___ Working data ___
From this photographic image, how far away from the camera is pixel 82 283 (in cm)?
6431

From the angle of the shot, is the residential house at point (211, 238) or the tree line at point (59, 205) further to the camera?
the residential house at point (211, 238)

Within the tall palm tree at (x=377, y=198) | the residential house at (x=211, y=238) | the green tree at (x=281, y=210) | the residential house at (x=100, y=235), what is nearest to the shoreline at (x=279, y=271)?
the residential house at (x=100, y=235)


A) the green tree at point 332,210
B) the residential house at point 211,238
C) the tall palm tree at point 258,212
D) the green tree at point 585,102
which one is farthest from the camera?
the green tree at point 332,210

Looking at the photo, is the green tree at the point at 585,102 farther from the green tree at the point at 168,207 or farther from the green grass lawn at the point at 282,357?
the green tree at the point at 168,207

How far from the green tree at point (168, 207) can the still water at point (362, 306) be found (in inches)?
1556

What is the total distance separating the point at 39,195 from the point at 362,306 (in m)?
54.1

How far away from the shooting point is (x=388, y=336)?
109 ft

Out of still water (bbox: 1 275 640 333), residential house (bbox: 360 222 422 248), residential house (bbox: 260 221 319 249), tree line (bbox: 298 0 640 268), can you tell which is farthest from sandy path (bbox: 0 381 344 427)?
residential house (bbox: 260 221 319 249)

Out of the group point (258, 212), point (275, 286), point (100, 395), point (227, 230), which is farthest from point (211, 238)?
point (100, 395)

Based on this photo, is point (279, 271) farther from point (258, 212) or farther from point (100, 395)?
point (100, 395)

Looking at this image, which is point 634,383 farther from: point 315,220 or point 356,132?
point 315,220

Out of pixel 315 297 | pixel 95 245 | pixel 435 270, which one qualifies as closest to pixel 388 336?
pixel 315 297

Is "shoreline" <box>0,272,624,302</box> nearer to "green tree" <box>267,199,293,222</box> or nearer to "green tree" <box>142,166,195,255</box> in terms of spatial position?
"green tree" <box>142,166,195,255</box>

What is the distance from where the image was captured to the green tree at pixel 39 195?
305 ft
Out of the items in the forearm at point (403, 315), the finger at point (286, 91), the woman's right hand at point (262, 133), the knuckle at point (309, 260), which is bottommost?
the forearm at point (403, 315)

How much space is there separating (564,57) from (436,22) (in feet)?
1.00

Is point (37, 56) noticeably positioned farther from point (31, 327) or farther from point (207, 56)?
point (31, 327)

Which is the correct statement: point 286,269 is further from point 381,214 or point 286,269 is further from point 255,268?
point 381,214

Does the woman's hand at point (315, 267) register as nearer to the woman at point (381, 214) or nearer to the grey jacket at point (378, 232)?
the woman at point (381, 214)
___
Task brief: Extract the full listing above without alteration.

Response:
From this photographic image, how far away from the camera is pixel 82 283 (in cm)?
6431

From the angle of the shot, is the residential house at point (211, 238) or the tree line at point (59, 205) further to the camera?
the residential house at point (211, 238)

Within the tall palm tree at (x=377, y=198) | the residential house at (x=211, y=238) | the green tree at (x=281, y=210) | the residential house at (x=100, y=235), what is nearest to the shoreline at (x=279, y=271)?
the residential house at (x=100, y=235)


A) the green tree at point 332,210
B) the residential house at point 211,238
C) the tall palm tree at point 258,212
D) the green tree at point 585,102
which one is farthest from the camera?
the green tree at point 332,210

Looking at the photo, is the green tree at the point at 585,102 farther from the green tree at the point at 168,207 or farther from the green grass lawn at the point at 282,357?
the green tree at the point at 168,207

How far from the green tree at point (168, 207) can the still water at point (362, 306) be found (in inches)?
1556

What is the total distance separating the point at 39,195 from the point at 362,306 (in m)?
54.1

How far away from the shooting point is (x=388, y=336)?
109 ft

Out of still water (bbox: 1 275 640 333), residential house (bbox: 360 222 422 248), residential house (bbox: 260 221 319 249), tree line (bbox: 298 0 640 268), can you tell which is farthest from sandy path (bbox: 0 381 344 427)?
residential house (bbox: 260 221 319 249)

Out of the group point (258, 212), point (275, 286), point (100, 395), point (227, 230), which is farthest from point (211, 238)?
point (100, 395)

Based on this photo, is point (279, 271) farther from point (258, 212) or farther from point (100, 395)?
point (100, 395)

Looking at this image, which is point 634,383 farther from: point 315,220 or point 356,132?
point 315,220

Out of pixel 315 297 | pixel 95 245 | pixel 435 270, which one qualifies as closest to pixel 388 336?
pixel 315 297

Is "shoreline" <box>0,272,624,302</box> nearer to "green tree" <box>267,199,293,222</box> or nearer to "green tree" <box>142,166,195,255</box> in terms of spatial position?
"green tree" <box>142,166,195,255</box>

What is the distance from where the image was captured to the green tree at pixel 39 195?
305 ft
Out of the items in the forearm at point (403, 315), the finger at point (286, 91), the woman's right hand at point (262, 133), the knuckle at point (309, 260), which is bottommost?
the forearm at point (403, 315)

How much space is there separating (564,57) from (436,22) (in feet)?
1.00

Is point (37, 56) noticeably positioned farther from point (31, 327) or farther from point (207, 56)?
point (31, 327)

Which is the correct statement: point 286,269 is further from point 381,214 or point 286,269 is further from point 255,268?
point 381,214

Does the woman's hand at point (315, 267) register as nearer to the woman at point (381, 214) or nearer to the grey jacket at point (378, 232)?
the woman at point (381, 214)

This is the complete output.